*Task objective*
Make the copy match the entries below exactly, with no pictures carried over.
Material supplied Block Start
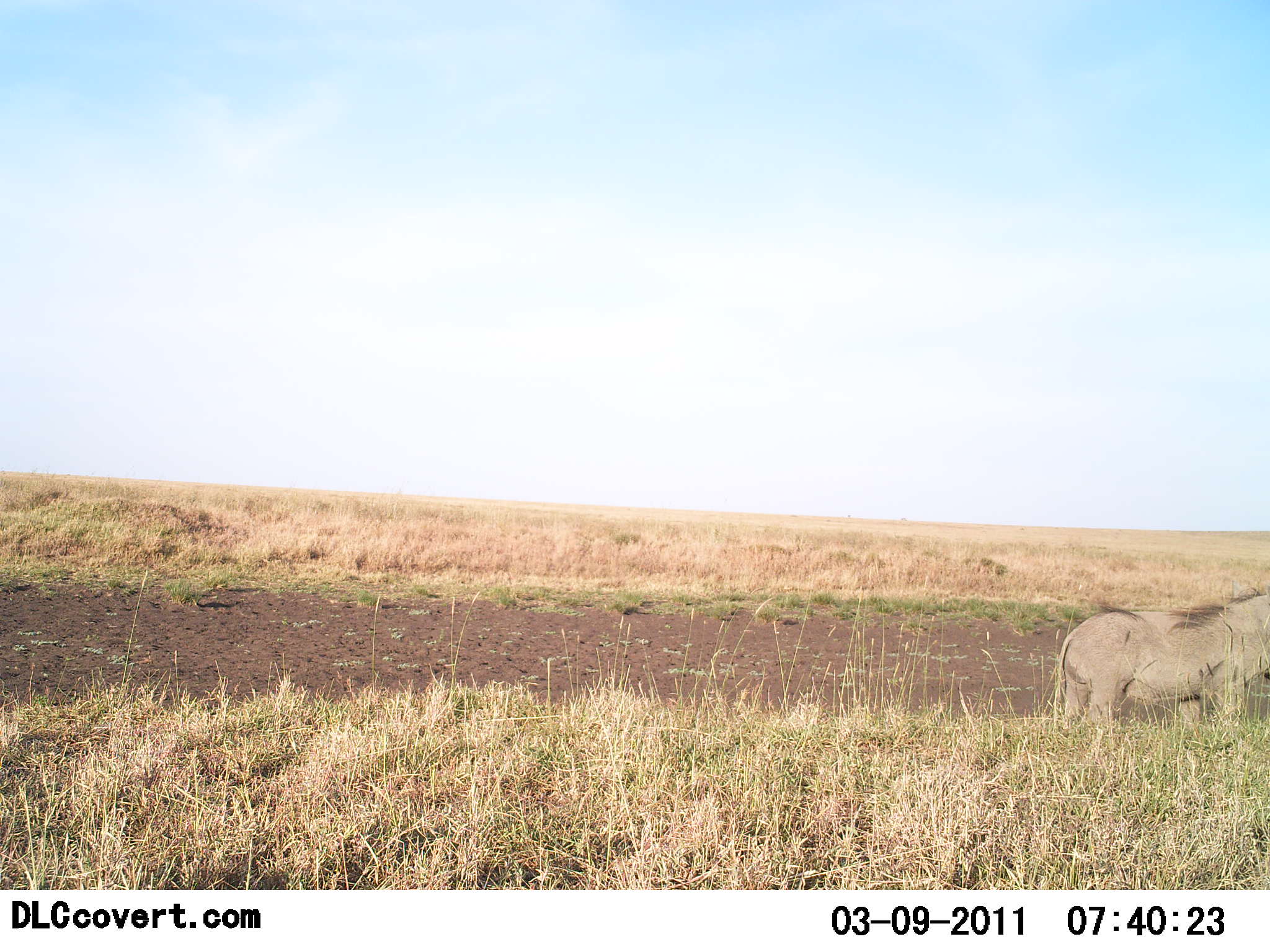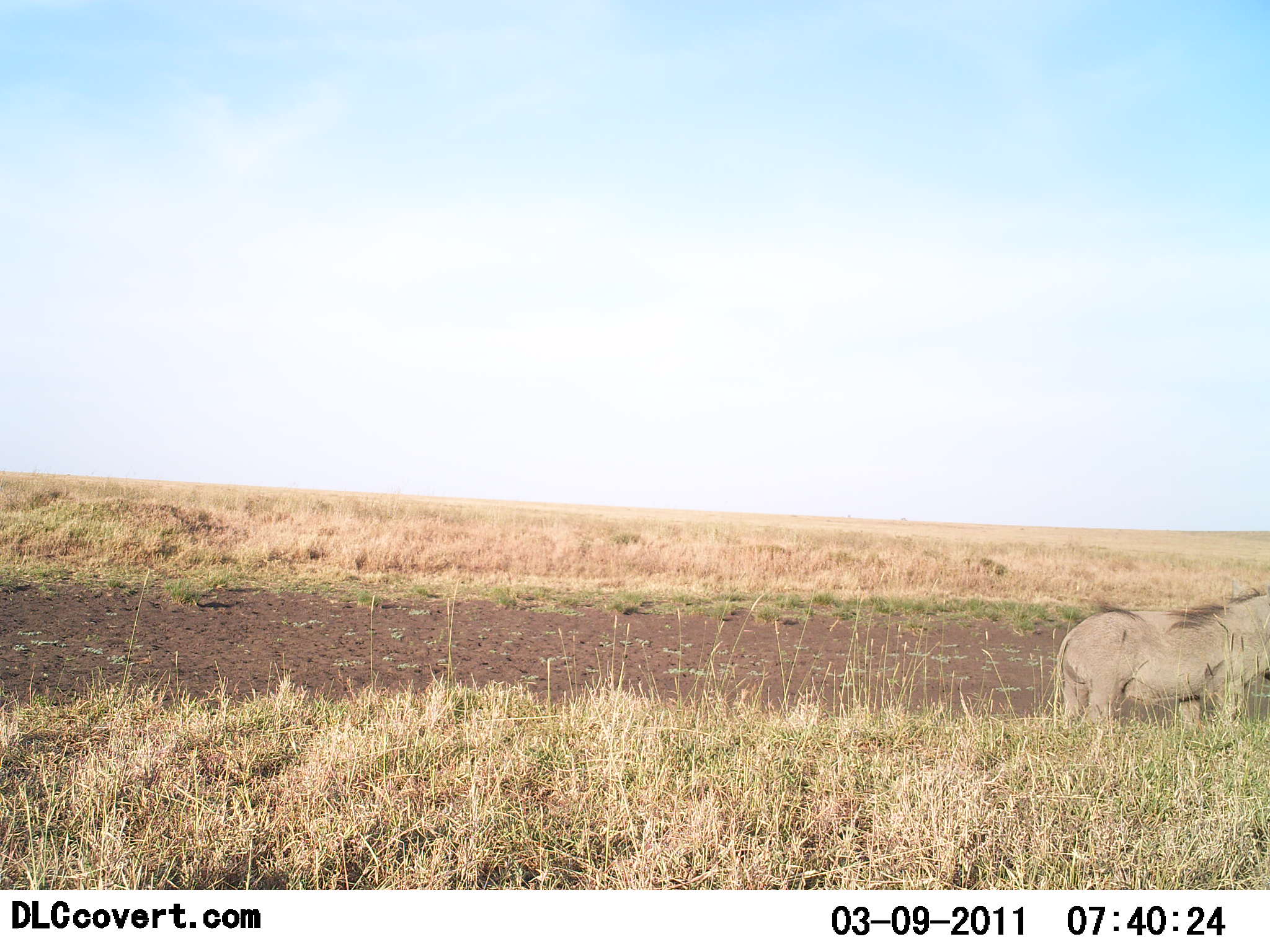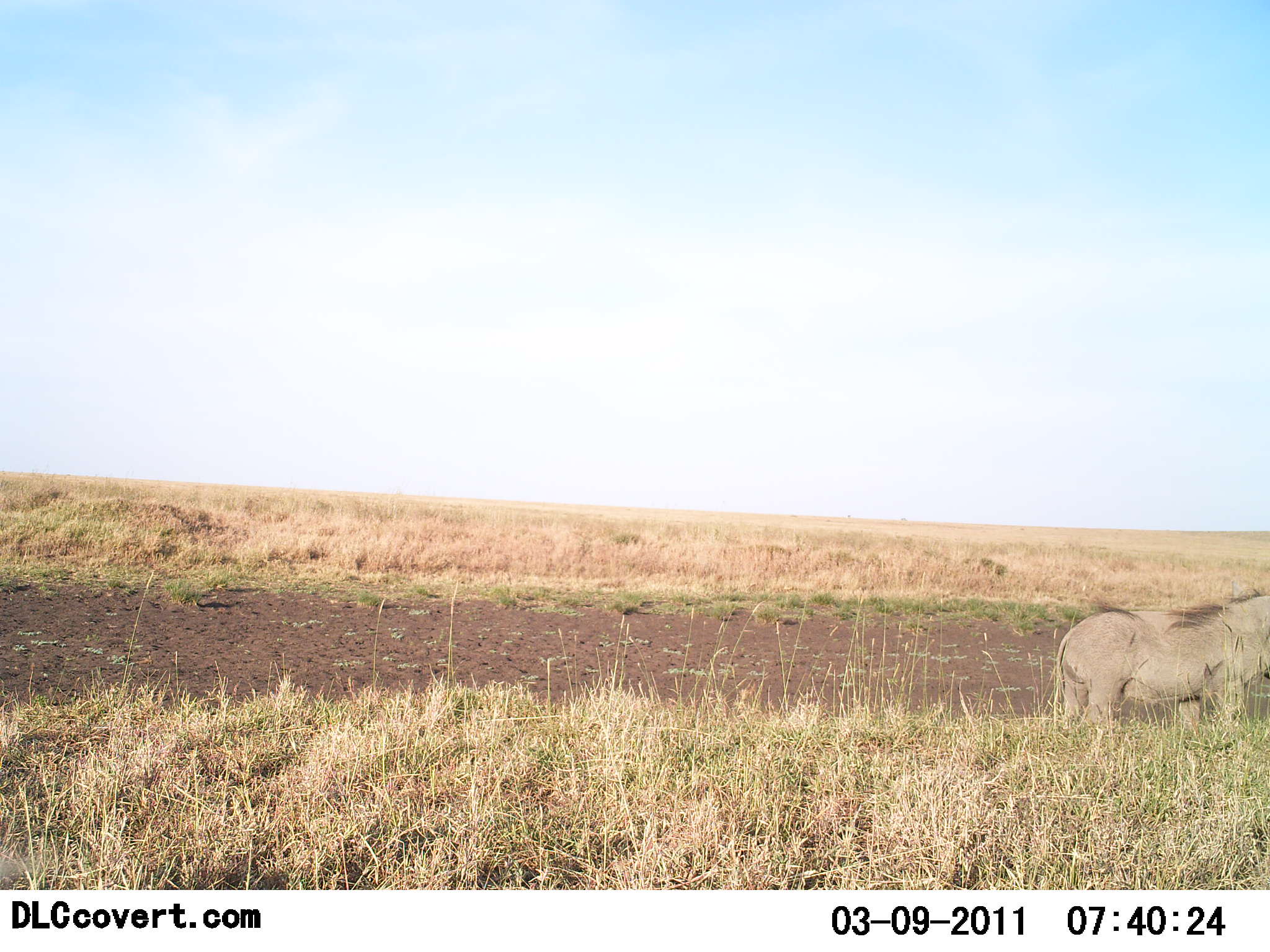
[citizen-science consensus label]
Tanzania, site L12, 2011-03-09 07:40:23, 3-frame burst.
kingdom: Animalia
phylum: Chordata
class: Mammalia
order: Artiodactyla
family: Suidae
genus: Phacochoerus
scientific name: Phacochoerus africanus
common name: warthog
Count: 1.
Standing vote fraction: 100%.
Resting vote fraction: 0%.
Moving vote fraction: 0%.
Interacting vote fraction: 0%.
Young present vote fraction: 0%.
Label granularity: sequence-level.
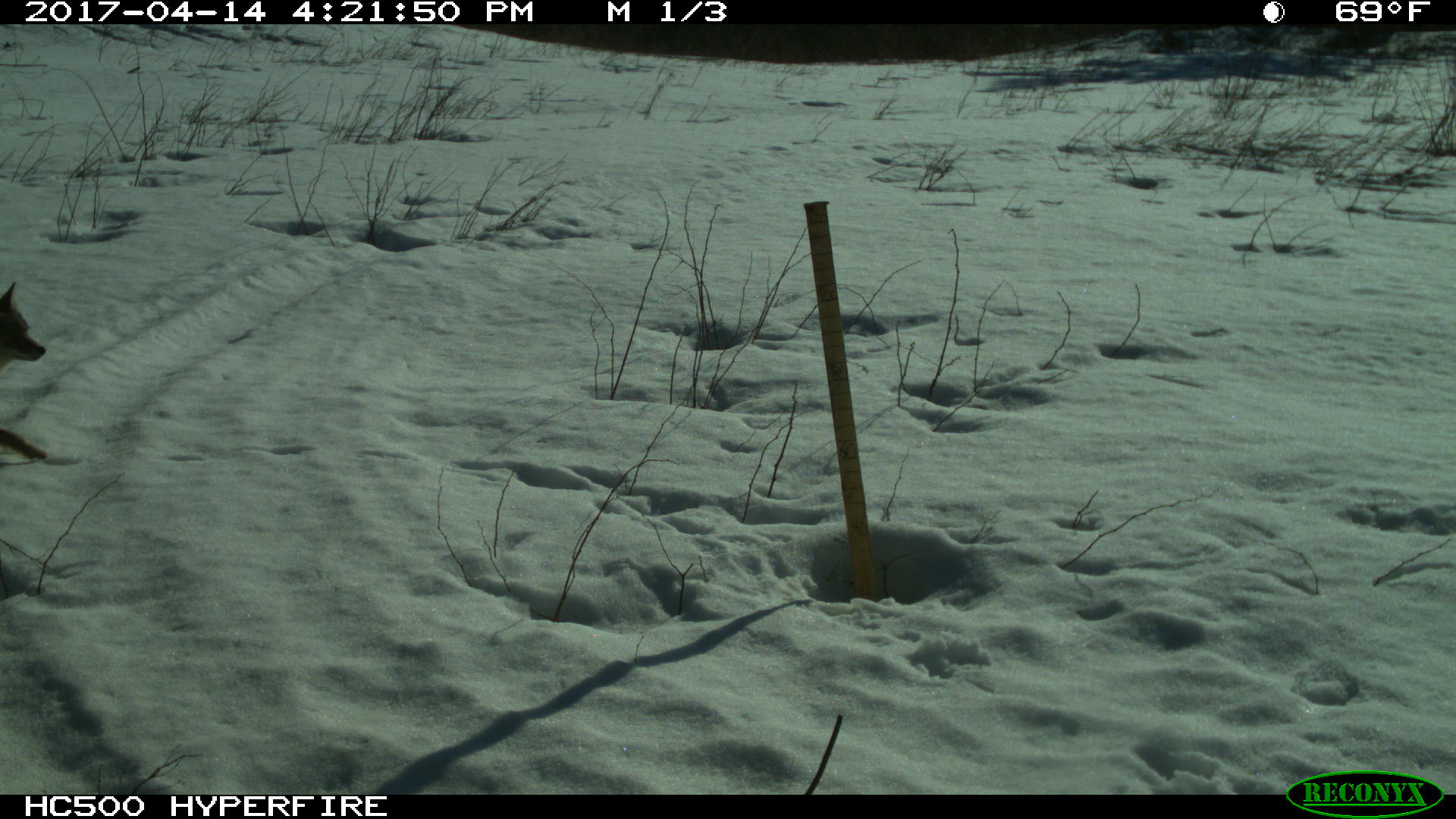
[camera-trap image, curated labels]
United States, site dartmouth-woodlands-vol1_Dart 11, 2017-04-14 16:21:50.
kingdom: Animalia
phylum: Chordata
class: Mammalia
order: Carnivora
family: Canidae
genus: Canis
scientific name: Canis latrans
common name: coyote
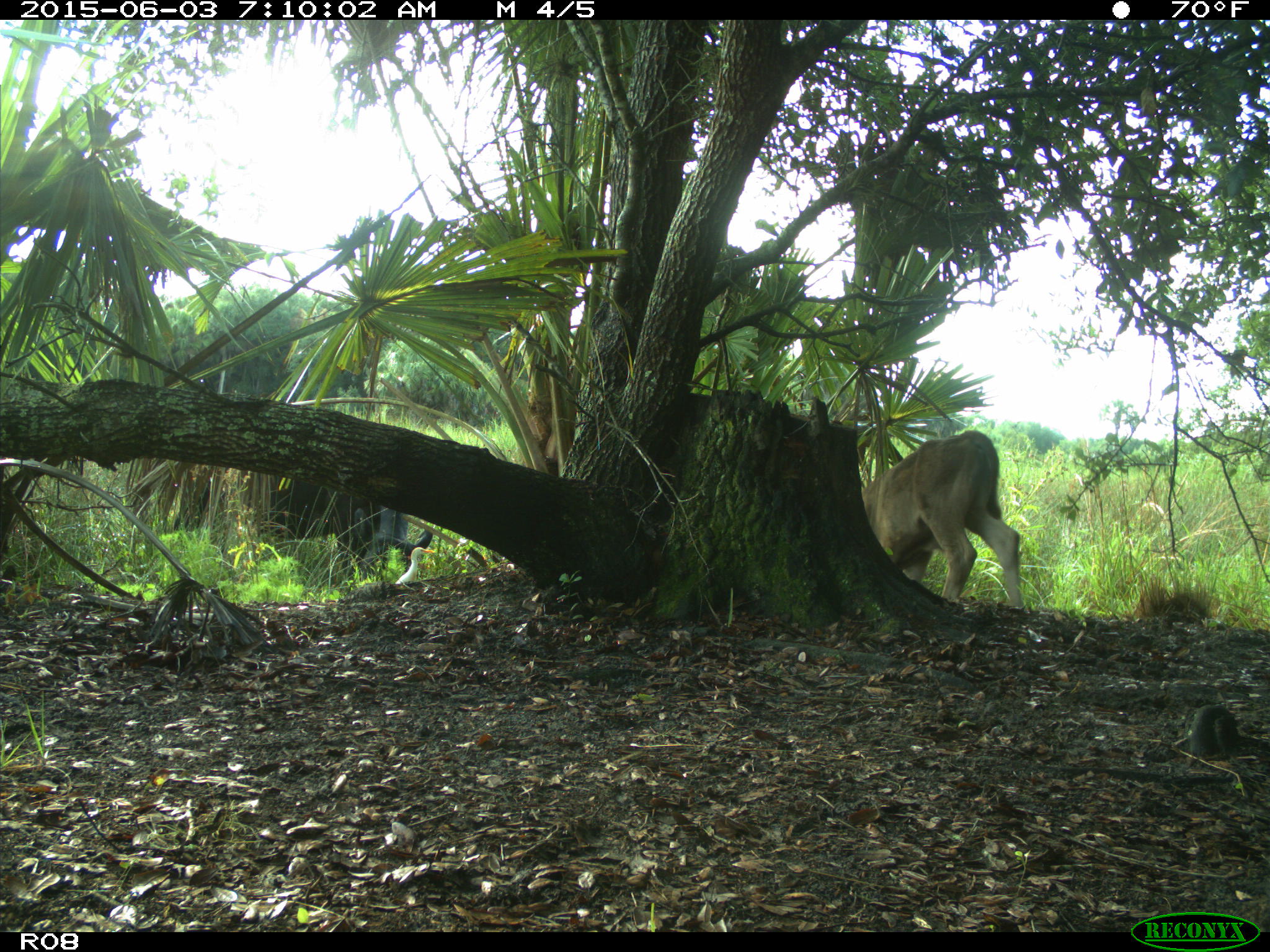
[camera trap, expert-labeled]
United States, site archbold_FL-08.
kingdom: Animalia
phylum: Chordata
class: Mammalia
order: Artiodactyla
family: Bovidae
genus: Bos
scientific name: Bos taurus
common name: domestic cow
Material supplied Block End
*Written response*
[citizen-science consensus label]
Tanzania, site L12, 2011-03-09 07:40:23, 3-frame burst.
kingdom: Animalia
phylum: Chordata
class: Mammalia
order: Artiodactyla
family: Suidae
genus: Phacochoerus
scientific name: Phacochoerus africanus
common name: warthog
Count: 1.
Standing vote fraction: 100%.
Resting vote fraction: 0%.
Moving vote fraction: 0%.
Interacting vote fraction: 0%.
Young present vote fraction: 0%.
Label granularity: sequence-level.
[camera-trap image, curated labels]
United States, site dartmouth-woodlands-vol1_Dart 11, 2017-04-14 16:21:50.
kingdom: Animalia
phylum: Chordata
class: Mammalia
order: Carnivora
family: Canidae
genus: Canis
scientific name: Canis latrans
common name: coyote
[camera trap, expert-labeled]
United States, site archbold_FL-08.
kingdom: Animalia
phylum: Chordata
class: Mammalia
order: Artiodactyla
family: Bovidae
genus: Bos
scientific name: Bos taurus
common name: domestic cow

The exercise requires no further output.